Excerpt provided
——

Within months, as many as 600,000 uninsured Pennsylvanians will gain access to federally funded health insurance. That welcome expansion of safety-net coverage for the state's working poor gives Gov. Corbett some bragging rights. Though it is coverage that should have been available last time the Mummers Parade kicked off, the coming launch of a hybrid health plan crafted by the administration clearly stands as a case of better late than never.
While many of the low-wage workers to be added to the insurance rolls, as well as many on traditional Medicaid, are likely to receive reduced benefits - and to pay a monthly premium that could strain tight household budgets - thousands of uninsured adults might have slipped through the health-care cracks altogether without the plan just approved by federal officials, known as Healthy PA.
Corbett refused to follow New Jersey's Gov. Christie and many other chief executives from both parties in adopting a sensible, straightforward expansion of Medicaid under President Obama's landmark Affordable Care Act - even at an estimated cost to the state's economy of $1.7 billion in lost federal aid and some 40,000 jobs. But Corbett's course change to a compromise position a year ago - seeking federal approval to use Obamacare dollars to subsidize private health coverage - has restored hope that every Pennsylvanian will gain the access to health care promised by the federal law.
Praise for Corbett's initiative from hospitals and other care providers is warranted. The victory might even boost the Republican governor in opinion polls that have him consistently trailing his challenger in the November election, Tom Wolf.
As what might be called Corbettcare moves ahead, the possibility of a Wolf victory is yet another wild card in a process that's already been marred by uncertainty. The Democrat has said he favors an expansion of traditional Medicaid as envisioned by Obamacare.

——

Given information
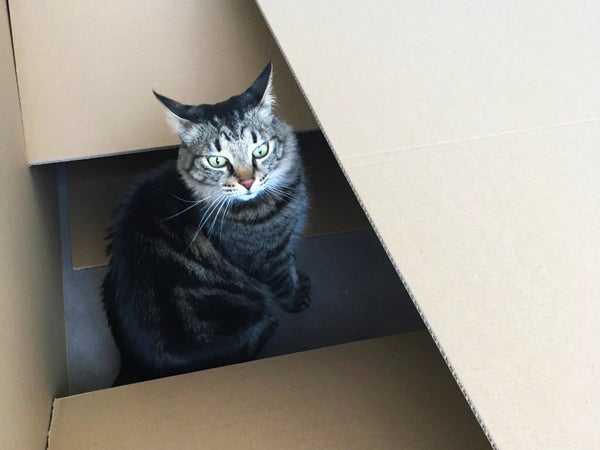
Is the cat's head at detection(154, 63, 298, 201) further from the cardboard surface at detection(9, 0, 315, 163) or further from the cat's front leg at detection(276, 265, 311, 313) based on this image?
the cat's front leg at detection(276, 265, 311, 313)

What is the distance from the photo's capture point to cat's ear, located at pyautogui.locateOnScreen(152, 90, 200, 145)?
1.00 meters

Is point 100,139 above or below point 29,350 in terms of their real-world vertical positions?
above

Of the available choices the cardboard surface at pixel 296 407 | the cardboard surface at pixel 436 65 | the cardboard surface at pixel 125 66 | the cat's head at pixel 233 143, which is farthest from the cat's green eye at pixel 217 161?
the cardboard surface at pixel 296 407

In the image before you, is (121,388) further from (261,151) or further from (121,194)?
(121,194)

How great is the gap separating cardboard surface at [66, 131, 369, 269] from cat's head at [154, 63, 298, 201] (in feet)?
1.38

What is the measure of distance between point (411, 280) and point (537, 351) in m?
0.15

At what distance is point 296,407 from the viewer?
92cm

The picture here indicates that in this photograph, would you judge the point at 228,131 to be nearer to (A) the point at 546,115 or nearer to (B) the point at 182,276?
(B) the point at 182,276

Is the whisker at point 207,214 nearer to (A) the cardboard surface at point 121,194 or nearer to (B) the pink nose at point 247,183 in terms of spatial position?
(B) the pink nose at point 247,183

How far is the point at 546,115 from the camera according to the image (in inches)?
33.3

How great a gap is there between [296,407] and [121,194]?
0.85 metres

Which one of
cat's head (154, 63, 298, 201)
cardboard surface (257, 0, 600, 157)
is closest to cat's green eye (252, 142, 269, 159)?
cat's head (154, 63, 298, 201)

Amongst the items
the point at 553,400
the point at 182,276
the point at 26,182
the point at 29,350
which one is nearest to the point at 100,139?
the point at 26,182

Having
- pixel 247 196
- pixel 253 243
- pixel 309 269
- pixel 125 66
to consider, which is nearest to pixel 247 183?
pixel 247 196
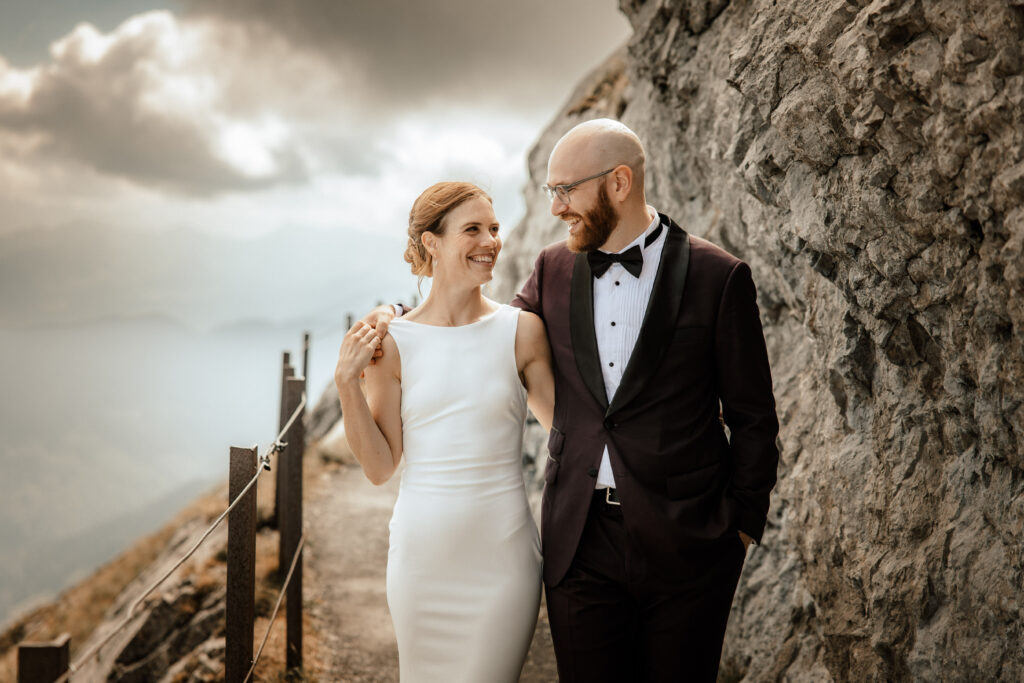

——

Exercises
**a.** From the Healthy PA editorial, extract the passage from "Within months, as" up to and including "as Healthy PA.".
**b.** Translate this sentence from the Healthy PA editorial into Spanish: "Praise for Corbett's initiative from hospitals and other care providers is warranted."
**c.** Turn the paragraph of the Healthy PA editorial that begins "Corbett refused to follow" into a short bulleted list that keeps its main facts.
Use only the Healthy PA editorial, not the rows, for this work.

Activity answers
**a.**
Within months, as many as 600,000 uninsured Pennsylvanians will gain access to federally funded health insurance. That welcome expansion of safety-net coverage for the state's working poor gives Gov. Corbett some bragging rights. Though it is coverage that should have been available last time the Mummers Parade kicked off, the coming launch of a hybrid health plan crafted by the administration clearly stands as a case of better late than never.
While many of the low-wage workers to be added to the insurance rolls, as well as many on traditional Medicaid, are likely to receive reduced benefits - and to pay a monthly premium that could strain tight household budgets - thousands of uninsured adults might have slipped through the health-care cracks altogether without the plan just approved by federal officials, known as Healthy PA.

**b.** Los elogios de los hospitales y otros proveedores de atención médica a la iniciativa de Corbett están justificados.

**c.**
- Unlike New Jersey's Gov. Christie and many other governors from both parties, Corbett refused to adopt a straightforward expansion of Medicaid under President Obama's Affordable Care Act.
- He refused even though it was estimated to cost the state's economy $1.7 billion in lost federal aid and some 40,000 jobs.
- A year ago he shifted to a compromise: seeking federal approval to use Obamacare dollars to subsidize private health coverage.
- That change has restored hope that every Pennsylvanian will gain the access to health care promised by the federal law.